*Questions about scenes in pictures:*
━━━━━━━━━━
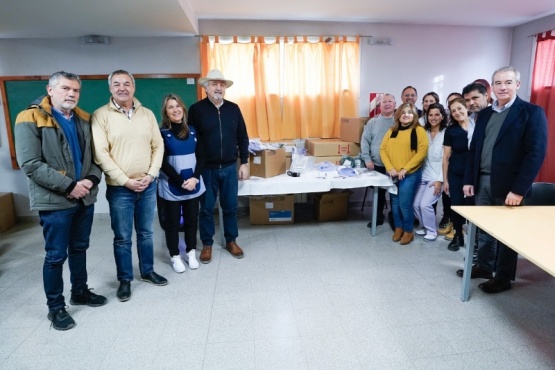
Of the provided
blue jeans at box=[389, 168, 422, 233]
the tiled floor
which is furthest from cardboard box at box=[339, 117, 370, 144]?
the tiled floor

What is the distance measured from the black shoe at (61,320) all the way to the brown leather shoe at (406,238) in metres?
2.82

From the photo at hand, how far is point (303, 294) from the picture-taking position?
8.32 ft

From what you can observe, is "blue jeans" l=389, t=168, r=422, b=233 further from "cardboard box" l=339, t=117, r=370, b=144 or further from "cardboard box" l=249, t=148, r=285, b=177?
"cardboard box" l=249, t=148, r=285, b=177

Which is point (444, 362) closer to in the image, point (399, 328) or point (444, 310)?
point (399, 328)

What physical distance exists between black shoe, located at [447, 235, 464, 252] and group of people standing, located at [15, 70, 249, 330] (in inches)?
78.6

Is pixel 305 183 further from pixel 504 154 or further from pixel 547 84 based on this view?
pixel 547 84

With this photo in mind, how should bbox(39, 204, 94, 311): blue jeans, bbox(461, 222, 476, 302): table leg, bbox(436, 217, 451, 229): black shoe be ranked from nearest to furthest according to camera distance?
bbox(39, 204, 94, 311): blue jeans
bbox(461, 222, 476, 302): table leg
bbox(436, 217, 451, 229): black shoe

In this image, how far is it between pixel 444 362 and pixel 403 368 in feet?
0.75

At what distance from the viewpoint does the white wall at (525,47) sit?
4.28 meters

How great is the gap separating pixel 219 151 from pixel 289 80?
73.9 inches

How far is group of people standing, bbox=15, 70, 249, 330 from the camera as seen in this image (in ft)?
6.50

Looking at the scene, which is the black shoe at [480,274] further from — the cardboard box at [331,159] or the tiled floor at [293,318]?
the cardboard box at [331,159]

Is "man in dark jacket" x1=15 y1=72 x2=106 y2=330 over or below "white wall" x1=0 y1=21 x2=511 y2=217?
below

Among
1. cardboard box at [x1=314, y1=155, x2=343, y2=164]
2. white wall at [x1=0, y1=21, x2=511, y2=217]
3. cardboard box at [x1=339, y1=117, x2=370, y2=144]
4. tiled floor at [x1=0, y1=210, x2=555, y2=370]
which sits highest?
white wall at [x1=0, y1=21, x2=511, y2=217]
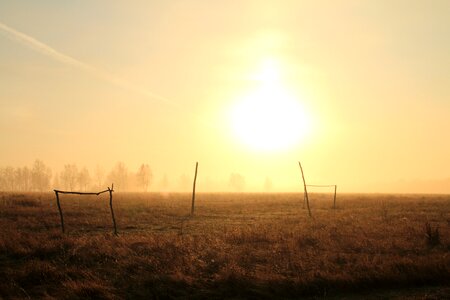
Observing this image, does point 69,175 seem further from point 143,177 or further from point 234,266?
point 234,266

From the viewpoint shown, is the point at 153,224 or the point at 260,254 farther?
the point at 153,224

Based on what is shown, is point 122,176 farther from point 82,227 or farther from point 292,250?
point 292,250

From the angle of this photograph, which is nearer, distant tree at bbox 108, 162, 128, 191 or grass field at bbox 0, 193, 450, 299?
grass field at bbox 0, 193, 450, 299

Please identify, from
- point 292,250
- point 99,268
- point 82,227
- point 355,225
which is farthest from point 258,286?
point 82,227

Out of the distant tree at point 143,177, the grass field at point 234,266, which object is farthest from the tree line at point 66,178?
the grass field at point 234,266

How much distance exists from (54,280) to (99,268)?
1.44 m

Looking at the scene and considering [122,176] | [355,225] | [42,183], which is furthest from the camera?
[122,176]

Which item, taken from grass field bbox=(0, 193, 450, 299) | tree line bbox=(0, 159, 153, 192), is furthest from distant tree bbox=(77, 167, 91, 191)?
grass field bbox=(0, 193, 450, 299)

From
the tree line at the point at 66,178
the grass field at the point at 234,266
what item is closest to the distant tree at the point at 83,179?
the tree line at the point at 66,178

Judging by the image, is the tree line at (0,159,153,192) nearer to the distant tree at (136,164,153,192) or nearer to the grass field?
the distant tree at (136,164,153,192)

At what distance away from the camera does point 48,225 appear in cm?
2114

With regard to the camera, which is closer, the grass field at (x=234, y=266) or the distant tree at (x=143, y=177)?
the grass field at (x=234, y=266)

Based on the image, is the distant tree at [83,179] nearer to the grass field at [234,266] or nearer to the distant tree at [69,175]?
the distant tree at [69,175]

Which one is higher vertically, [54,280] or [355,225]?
━━━━━━━━━━
Copy the rows word for word, from the first line of the rows up to and including the line that contains "4.28 meters". Leave the pictures out of your copy.

Of the provided
blue jeans at box=[389, 168, 422, 233]
the tiled floor
which is furthest from cardboard box at box=[339, 117, 370, 144]?
the tiled floor

What is the distance measured from the black shoe at (61,320) all the way to the brown leather shoe at (406,238) in metres?
2.82

From the photo at hand, how far is point (303, 294) from the picture-taking position?
8.32 ft

From what you can observe, is "blue jeans" l=389, t=168, r=422, b=233 further from "cardboard box" l=339, t=117, r=370, b=144 or further from "cardboard box" l=249, t=148, r=285, b=177?
"cardboard box" l=249, t=148, r=285, b=177

Which is point (444, 362) closer to in the image, point (399, 328) or point (444, 310)?
point (399, 328)

What physical distance exists between black shoe, located at [447, 235, 464, 252] and group of people standing, located at [15, 70, 249, 330] (in inches)?
78.6

Is pixel 305 183 further from pixel 504 154 or further from pixel 547 84 based on this view?
pixel 547 84

With this photo in mind, how should bbox(39, 204, 94, 311): blue jeans, bbox(461, 222, 476, 302): table leg, bbox(436, 217, 451, 229): black shoe be ranked from nearest to furthest according to camera distance?
bbox(39, 204, 94, 311): blue jeans
bbox(461, 222, 476, 302): table leg
bbox(436, 217, 451, 229): black shoe

In this image, how far is it between pixel 444 362 and pixel 403 368 in feet?
0.75

At what distance from the viewpoint does the white wall at (525,47) sit?
4.28 meters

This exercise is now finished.